:: Task input ::

■ ■ ■ ■ ■

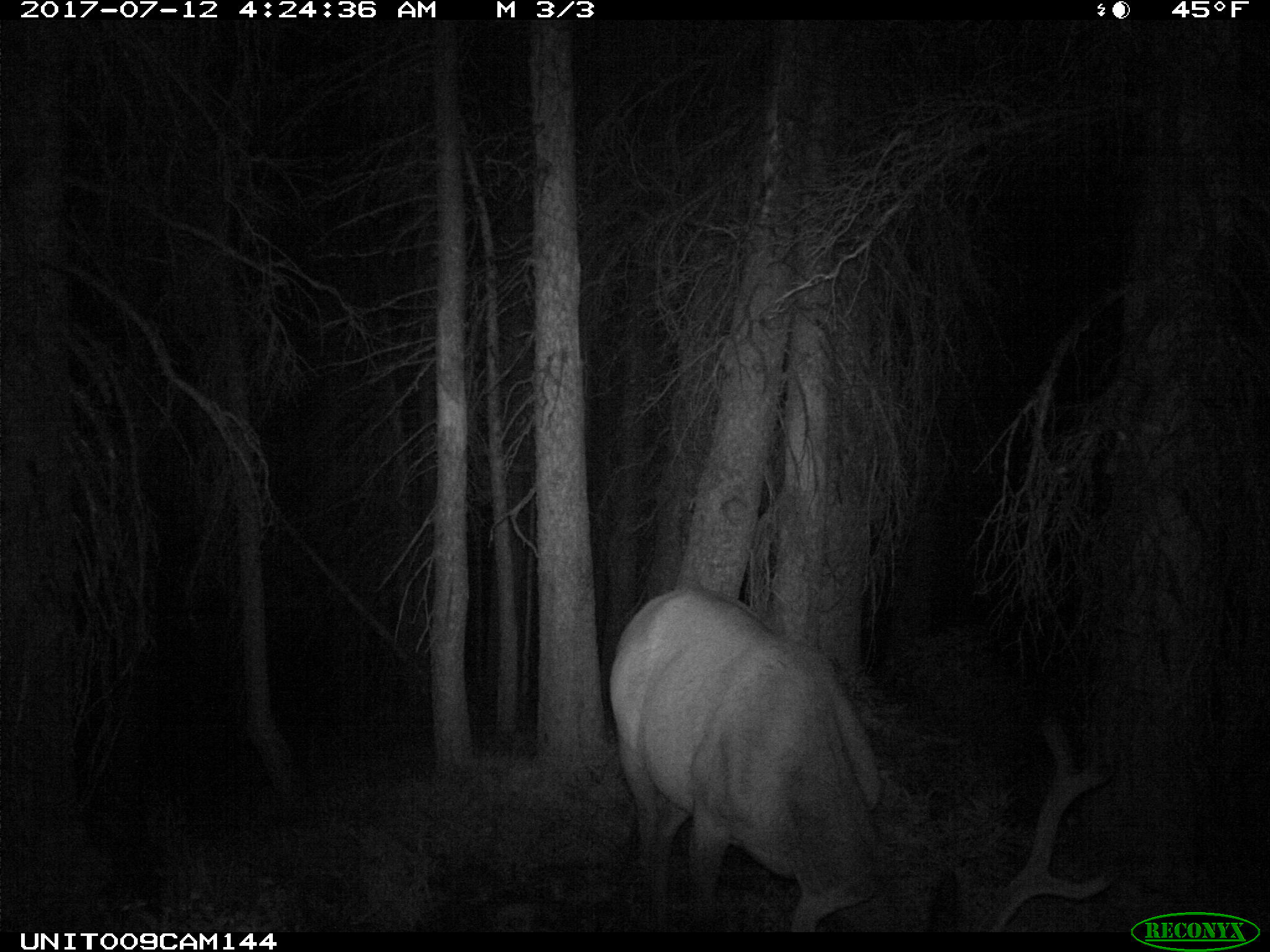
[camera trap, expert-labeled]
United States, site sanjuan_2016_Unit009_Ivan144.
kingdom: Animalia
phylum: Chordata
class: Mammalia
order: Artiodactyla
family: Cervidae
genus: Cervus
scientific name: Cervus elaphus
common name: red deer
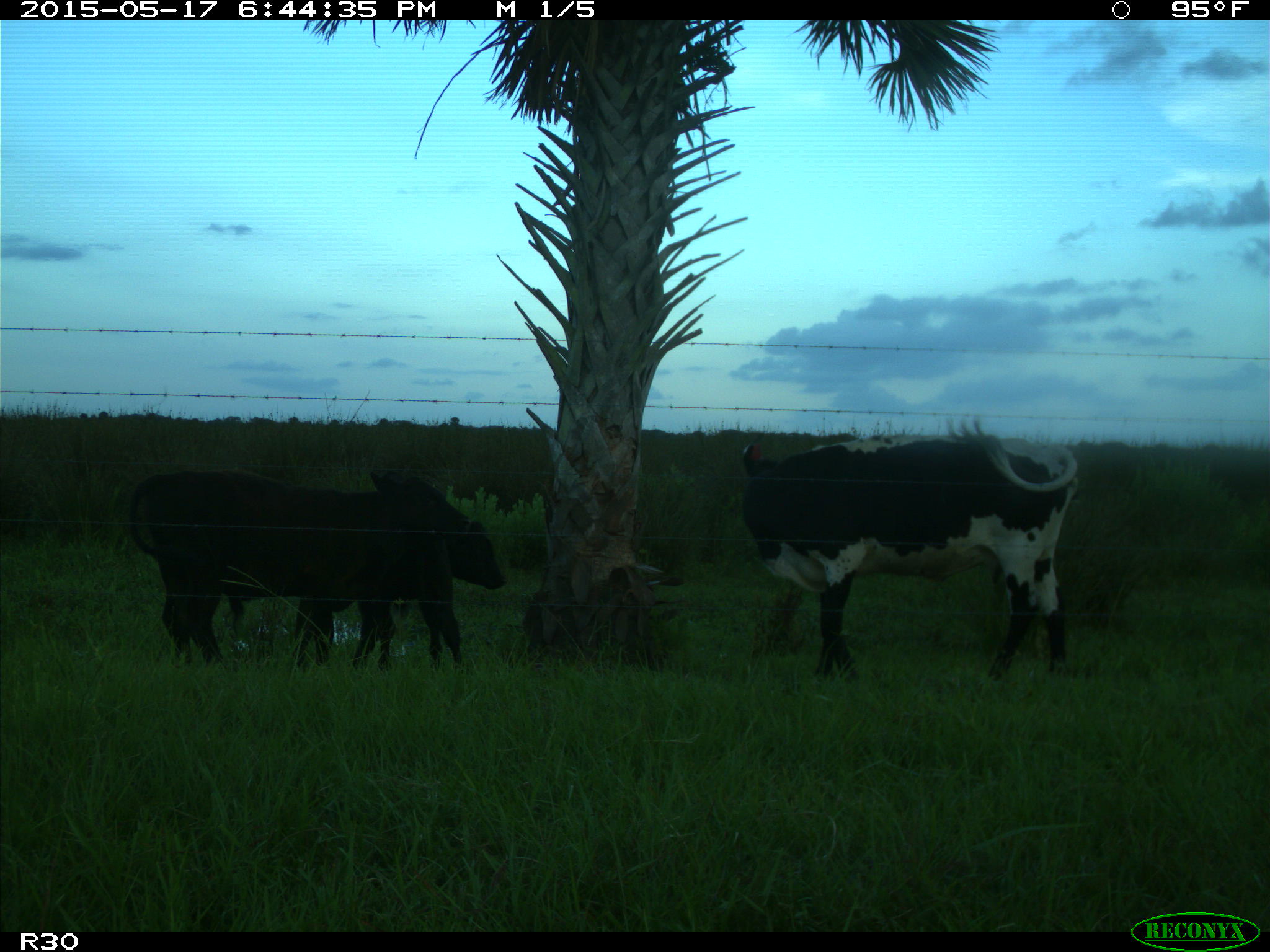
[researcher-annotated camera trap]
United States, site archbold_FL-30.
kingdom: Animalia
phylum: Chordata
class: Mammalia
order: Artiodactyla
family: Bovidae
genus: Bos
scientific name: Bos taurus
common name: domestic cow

■ ■ ■ ■ ■

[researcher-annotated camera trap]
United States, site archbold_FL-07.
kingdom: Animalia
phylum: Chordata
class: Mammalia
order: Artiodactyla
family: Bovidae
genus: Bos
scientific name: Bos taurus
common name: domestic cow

■ ■ ■ ■ ■

:: Exercise requirements ::
Retrieve every line above holding the word "United".

:: Result of the exercise ::
United States, site sanjuan_2016_Unit009_Ivan144.
United States, site archbold_FL-30.
United States, site archbold_FL-07.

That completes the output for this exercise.